Particolarmente esecrabile è l’uso/abuso di mezzi di correzione e disciplina posti in essere da un insegnante nei confronti dell’alunno. C’è un aspetto rilevante da sottolineare: uno scappellotto dato all’alunno nell’ambito di un rapporto educativo non può escludere il reato di abuso dei mezzi di correzione e disciplina e a nulla rileva il fatto che l’insegnante non lo reputi esorbitante rispetto a leciti mezzi di correzione, in quanto per la sua modesta entità non integra neppure una semplice percossa. 

La sentenza Cass. Pen., Sez.

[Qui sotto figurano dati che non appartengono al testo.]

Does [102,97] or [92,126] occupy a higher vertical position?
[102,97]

VI, n. 9954 del 10 marzo 2016, in allegato per gli associati, stabilisce che, ai fini della sussistenza del reato di abuso dei mezzi di correzione e disciplina, il perseguimento di una finalità correttiva o educativa è del tutto irrilevante, giacché, proprio a fronte della peculiare qualità del destinatario del comportamento, deve considerarsi preclusa qualunque condotta che assuma in concreto il significato dell’umiliazione, della denigrazione, della violenza psicologica oltre che della violenza fisica.